Resources

People often ask me "How did you learn how to hack?" The answer: by reading. This page is a collection of the blog posts and other articles that I have accumulated over the years of my journey. Enjoy!

Trusted Execution Environments (TEE) are a sections of a CPU that run code that is isolated from the rest of the system. The whats and the hows of these differences depend on the generation. In recent years, a shift has occurred, with these now being done on consumer servers. Server TEEs use deterministic AES-XTS without replay protection for memory encryption and don't use integrity checks either. Dropping these protections comes with significant advantages in terms of speed and usability.

TEEs goal is to shield the code and data in the enclaves from both inspection and modification, even with root-level adversaries on the computer. At boot-time, the CPU reserves sections of memory for the exclusive use of Intel's implementation of TEE called SGX. This cannot be accessed by other parts of the execution - only the SGX enclave. SGX implements memory encryption by encrypting the entire address space with a key determined at boot time.
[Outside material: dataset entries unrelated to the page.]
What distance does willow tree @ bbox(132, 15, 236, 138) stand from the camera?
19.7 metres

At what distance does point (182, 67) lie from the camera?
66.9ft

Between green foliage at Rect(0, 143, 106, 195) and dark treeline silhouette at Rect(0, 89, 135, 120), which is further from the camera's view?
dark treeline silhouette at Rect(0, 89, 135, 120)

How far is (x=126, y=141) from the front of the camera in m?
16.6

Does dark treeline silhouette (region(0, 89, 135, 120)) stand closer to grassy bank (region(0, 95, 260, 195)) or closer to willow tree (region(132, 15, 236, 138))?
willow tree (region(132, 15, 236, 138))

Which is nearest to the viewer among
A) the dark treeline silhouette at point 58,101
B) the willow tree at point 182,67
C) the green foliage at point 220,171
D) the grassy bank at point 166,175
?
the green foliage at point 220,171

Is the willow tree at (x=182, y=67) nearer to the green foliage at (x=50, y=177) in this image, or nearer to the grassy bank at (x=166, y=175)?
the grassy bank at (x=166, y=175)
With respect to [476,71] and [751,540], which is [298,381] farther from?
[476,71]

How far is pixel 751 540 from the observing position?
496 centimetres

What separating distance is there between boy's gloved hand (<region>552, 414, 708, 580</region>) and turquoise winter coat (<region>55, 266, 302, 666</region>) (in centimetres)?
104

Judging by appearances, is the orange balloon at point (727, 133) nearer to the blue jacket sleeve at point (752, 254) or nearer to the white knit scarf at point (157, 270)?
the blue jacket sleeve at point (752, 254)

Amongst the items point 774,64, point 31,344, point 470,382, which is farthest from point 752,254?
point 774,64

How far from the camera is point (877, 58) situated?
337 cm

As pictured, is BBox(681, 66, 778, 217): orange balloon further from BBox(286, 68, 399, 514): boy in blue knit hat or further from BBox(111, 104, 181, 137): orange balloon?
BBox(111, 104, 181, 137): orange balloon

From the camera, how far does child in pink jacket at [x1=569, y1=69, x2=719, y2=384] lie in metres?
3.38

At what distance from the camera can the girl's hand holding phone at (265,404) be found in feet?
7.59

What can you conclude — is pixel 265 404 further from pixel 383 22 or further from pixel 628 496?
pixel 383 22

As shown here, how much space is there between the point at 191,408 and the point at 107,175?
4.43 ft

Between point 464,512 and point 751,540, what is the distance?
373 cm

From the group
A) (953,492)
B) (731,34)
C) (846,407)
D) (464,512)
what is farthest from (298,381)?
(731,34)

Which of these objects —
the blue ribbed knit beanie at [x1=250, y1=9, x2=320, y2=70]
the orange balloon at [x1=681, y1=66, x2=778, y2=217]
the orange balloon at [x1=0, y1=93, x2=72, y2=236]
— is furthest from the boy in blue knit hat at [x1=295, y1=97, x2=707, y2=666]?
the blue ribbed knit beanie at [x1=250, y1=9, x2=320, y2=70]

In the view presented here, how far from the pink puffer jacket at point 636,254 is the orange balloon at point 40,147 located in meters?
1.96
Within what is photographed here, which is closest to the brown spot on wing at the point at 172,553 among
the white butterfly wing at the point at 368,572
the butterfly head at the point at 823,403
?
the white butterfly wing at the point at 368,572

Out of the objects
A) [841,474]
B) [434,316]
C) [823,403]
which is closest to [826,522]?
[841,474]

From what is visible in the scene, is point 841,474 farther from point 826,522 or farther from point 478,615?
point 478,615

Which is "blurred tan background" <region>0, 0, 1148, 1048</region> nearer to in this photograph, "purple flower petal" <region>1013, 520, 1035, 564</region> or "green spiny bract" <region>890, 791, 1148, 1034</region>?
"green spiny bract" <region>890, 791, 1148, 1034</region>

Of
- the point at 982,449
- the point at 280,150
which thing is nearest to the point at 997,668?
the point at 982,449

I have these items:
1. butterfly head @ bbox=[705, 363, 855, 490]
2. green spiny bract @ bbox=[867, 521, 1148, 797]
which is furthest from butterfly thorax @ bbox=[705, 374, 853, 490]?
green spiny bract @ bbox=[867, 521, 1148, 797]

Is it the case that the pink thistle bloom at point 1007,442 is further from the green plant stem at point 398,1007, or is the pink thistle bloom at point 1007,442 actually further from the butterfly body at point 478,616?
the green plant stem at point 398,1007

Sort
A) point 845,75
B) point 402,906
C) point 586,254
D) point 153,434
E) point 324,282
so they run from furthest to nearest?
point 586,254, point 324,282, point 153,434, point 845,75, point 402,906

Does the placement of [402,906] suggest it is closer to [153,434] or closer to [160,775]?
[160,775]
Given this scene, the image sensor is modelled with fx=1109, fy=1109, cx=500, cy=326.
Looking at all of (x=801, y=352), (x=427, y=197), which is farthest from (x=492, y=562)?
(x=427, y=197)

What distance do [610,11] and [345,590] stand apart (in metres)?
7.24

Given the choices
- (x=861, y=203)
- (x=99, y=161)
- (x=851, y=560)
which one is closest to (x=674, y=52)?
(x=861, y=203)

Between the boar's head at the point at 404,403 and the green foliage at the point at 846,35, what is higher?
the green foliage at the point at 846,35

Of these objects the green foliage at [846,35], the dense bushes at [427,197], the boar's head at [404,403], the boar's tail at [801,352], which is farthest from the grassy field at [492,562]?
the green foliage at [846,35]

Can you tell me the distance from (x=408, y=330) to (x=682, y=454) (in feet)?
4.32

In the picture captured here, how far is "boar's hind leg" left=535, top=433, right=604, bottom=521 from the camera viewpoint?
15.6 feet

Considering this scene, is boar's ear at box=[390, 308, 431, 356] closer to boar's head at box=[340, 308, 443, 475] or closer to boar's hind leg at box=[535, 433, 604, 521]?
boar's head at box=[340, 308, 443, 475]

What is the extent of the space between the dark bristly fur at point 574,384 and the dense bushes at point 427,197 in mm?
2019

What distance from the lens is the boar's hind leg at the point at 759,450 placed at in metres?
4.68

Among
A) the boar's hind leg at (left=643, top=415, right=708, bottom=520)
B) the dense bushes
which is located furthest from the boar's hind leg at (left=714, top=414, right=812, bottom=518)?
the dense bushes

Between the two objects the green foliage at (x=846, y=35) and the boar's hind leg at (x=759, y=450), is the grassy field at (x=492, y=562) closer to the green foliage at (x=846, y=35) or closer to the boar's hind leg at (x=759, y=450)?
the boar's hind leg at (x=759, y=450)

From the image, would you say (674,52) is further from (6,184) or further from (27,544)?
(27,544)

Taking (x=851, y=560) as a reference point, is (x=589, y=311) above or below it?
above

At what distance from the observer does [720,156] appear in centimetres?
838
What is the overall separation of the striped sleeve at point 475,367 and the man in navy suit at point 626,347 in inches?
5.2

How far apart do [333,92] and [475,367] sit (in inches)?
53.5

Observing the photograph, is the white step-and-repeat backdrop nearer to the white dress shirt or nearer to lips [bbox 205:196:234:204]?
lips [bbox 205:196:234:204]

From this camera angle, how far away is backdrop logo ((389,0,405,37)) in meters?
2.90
The goal of this attack is to steal content from the SGX enclave by sniffing memory during specific operations. To do this, they created a custom logic analyzer that sits between the DDR5 memory bus and the CPU; details of its construction are in the paper. To ensure the proper lines are being listened to, testing must be performed to verify the mapping of physical addresses to DIMMs. Since the kernel allocates the memory used by SGX, once we know the location of our interposer, we can force the SGX enclave to use that memory.

They also use a clever trick to start and stop the SGX enclave: memory permission changes. Once the TEE is executing the code, we can't see it. However, we CAN change the memory's permissions. By removing access from the TEE engine, the code effectively stops. This allows traces to be taken to be much more accurate.

A key insight is that the encryption key used by enclaves is the same on boot for the memory. Since we can upload our own enclave code to the machine, any data written by the other enclave that matches ours will be a known value! They provide an example of this being bad: secure attestation with ECDSA. By doing this during an ECDSA signing process, they can determine the value of k. With k in hand, you can recover the private key!

With these keys in hand, it's possible to run code that would typically be confidential outside the SGX context. This capability is catastrophic and is demonstrated in the rest of the paper. In the example of BuilderNet, a network of block builders on an EVM chain that runs in an enclave, it breaks all of the guarantees. Usually, the software prevents frontrunning and reading the information of confidential transactions, but this is now possible. Even worse, this contains a key with $200K worth of ETH in it. A similar thing can be done on the Secret Network as well.

There are several other cases of this attack breaking the security. If you don't use deterministic encryption, then this attack wouldn't be possible. Another safety measure is to have location verification and CPU whitelisting. This would prevent jobs from being used on attacker-controlled hardware in a lab capable of performing these attacks.

In my mind, once an attacker has access to your computer, they can do whatever they want. This is a great example of that. Overall, an excellent paper on breaking TEEs with a hardware-based attack.